──────── Source document

Alpenrose Dairy is a dairy and home delivery company located in the Hayhurst neighborhood of southwest Portland, Oregon, since 1916. It was owned by the Cadonau family for several generations until being sold to Smith Brothers Farms, a family-owned dairy located in Kent, Washington, in August 2019. 

The brand was named after the alpine rose (Rosa pendulina) by the Swiss-born wife and early co-owner of the dairy. Alpenrose is a "supplier of dairy products to retail, wholesale and ingredient customers in Portland and throughout the Northwest". In 2020, addressing the growing demand for delivery services the company introduced Alpenrose Home Delivery, a weekly grocery delivery service that provides customers with Alpenrose brand dairy products and other locally-made grocery items. Deliveries are facilitated by the company's fleet of milkmen and milkwomen, who deliver groceries by neighborhood and are unique to the service.

The  grounds of the dairy include:
Circuit d'Alpenrose, a velodrome, one of only 25 such tracks in the United States. The track was built to host the 1967 National Championships.  At 268.43 meters around with a  radius and a 43-degree bank, Alpenrose is one of the steepest velodromes in the country. Alpenrose is home to the only North American Six-day race. It hosts races all summer, and annually draws the largest velodrome crowd in North America for the Alpenrose Challenge, in mid-July.

Alpenrose Field, the site of baseball and softball games, including Little League Softball World Series games, from 1956-2019.
Dairyville, a replica of a western frontier town, with false-front shops, a doll museum, an ice cream parlor, a harness-maker's store, a music shop, and a 600-seat opera house with a pipe organ (with 4000 pipes).
A quarter-midget racing arena.

Products from Alpenrose include milk, ice cream, eggs, and various cultured dairy products.

Dairyville 

Dairyville was added to Alpenrose sometime in the 1960s. As stated above, the replica frontier town consists of a few streets of false front stores, a doll museum, an ice cream parlor, a music shop and a 600-seat opera house. The theater's pipe organ was salvaged from the Portland Civic Auditorium. Dairyville is typically open to the public on holidays and during the summer months.

────────────────

Problems —
**A)** In the Alpenrose Dairy text, where did the pipe organ in the Dairyville opera house come from?
**B)** Write a continuation of the Alpenrose Dairy text, beginning after its final sentence.

──────── Extracted records

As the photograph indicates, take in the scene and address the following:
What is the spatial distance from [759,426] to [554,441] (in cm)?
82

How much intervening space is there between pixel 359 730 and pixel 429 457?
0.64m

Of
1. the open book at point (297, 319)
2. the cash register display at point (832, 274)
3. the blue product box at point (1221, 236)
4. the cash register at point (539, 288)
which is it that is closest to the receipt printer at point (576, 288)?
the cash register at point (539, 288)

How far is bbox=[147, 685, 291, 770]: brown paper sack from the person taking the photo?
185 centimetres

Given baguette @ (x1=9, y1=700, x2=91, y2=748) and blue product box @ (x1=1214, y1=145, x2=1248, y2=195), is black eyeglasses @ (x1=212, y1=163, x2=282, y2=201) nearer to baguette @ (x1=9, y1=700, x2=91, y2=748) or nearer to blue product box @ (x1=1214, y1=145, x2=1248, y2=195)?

────────────────

Written responses —
**A)** It was salvaged from the Portland Civic Auditorium.

**B)**
For decades, Dairyville has hosted an annual holiday event called "Christmas in Dairyville." In addition to a gift shop and a house where children can have their photos taken with Santa Claus, there's also "Storybook Lane," an elaborate, walk-through attraction. Visitors wander through a snowy, moonlit mock-village inhabited by farm animals and displays based on Mother Goose's fables. The attraction also includes a tiny fire station for kids to play in. Elsewhere on the property, choir groups from local schools perform. Dairyville's opera house also hosts nightly screenings of comedy shorts featuring The Three Stooges and Laurel and Hardy, along with more contemporary entertainment like the 2004 film adaptation of The Polar Express. The event ended its annual run in 2005 but returned again for the 2011 Christmas season.

Dairyville's assets were auctioned off in 2020 and several of the items remain in the public view.  Some of the iconic red/gold carriages pulled by miniature horses in parades were bought and restored by Nob Hill Christmas Historical Society and now walk in the annual Starlight Parade, in addition several rows of seats from the Theater and reels of film from the Theater are publicly made available in Christmas time at the Nob Hill storage facility to enjoy a short from Shirley Temple or 3 Stooges .  The Calliope that clown Rusty Nails would walk with in the Parade was bought by the son of the wagons original builder.  Later in 2021 it was sold to a local collector to be preserved and displayed locally.  The houses from Storybook Lane were bought by 2 parties, one private collector in Sandy Oregon as well as the Nob Hill Christmas Historical Society.

Lawsuit 
On March 4, 2019, a lawsuit was filed in Multnomah County Circuit Court by three members of the Cadonau family against two other family members, alleging they are planning to sell the dairy and immediately stop all community events at Alpenrose. The family has since settled differences and dropped the lawsuit.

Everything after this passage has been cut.